Optimal simple continued fraction (with signed denominators) of exp(1/3). See A228935.

The convergents are a subset of those of the standard regular continued fraction; the sequence of the signs of the difference between the convergents and exp(1/3) starts with: -1, -1, 1, 1, -1, -1, 1, 1, -1, -1, 1, 1, -1, -1, 1, ...

For every couple of successive equal signs in this sequence there is a convergent of the standard expansion not present in this one.

Repeating the expansion for other numbers of type 1/k a common pattern seems to emerge. Examples:

exp(1/4) gives 1, 4, -2, -12, 2, 20, -2, -28, 2, 36, -2, -44, 2, 52, ...

exp(1/5) gives 1, 5, -2, -15, 2, 25, -2, -35, 2, 45, -2, -55, 2, 65, ...

so it seems that in general the terms for exp(1/k) are generated by the formulas a(0)=1 , a(2n+1)=(-1)^n*k*(2n+1) for n>=0 , a(2n)=(-1)^n*2 for n>0 . These formulas give this expansion for exp(1/k):

exp(1/k) = 1+1/(k+1/(-2+1/(-3k+1/(2+1/(5k+1/(-2+1/(-7k+1/(2+....)))))))).

that can be rewritten in this equivalent form:

exp(1/k) = 1+1/(k-1/(2+1/(3k-1/(2+1/(5k-1/(2+1/(7k-1/(2+....)))))))).

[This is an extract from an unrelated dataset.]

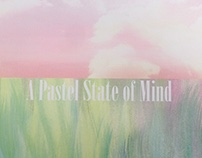 A Pastel State of Mind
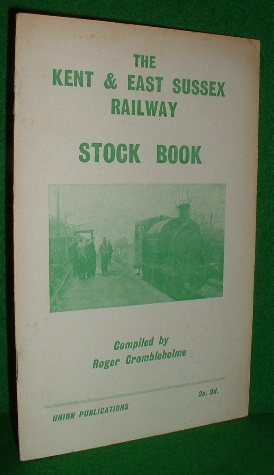 Image for The Kent and East Sussex Railway Stock Book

This general expansion seems to be valid for any real value of k.

Closed form for the general case exp(1/k): b(n) = (1+(-1)^n-(1-(-1)^n)*k*n/2)*i^(n*(n+1)) for n>0 and with i=sqrt(-1). [Bruno Berselli, Nov 01 2013]

LINKS

Table of n, a(n) for n=0..49.

Index entries for linear recurrences with constant coefficients, signature (0,-2,0,-1).

FORMULA

This sequence can be generated by these formulas:

a(0)=1; for n>=0, a(2n+1) = 3*(-1)^n*(2n+1), a(2n) = 2*(-1)^n for n>0.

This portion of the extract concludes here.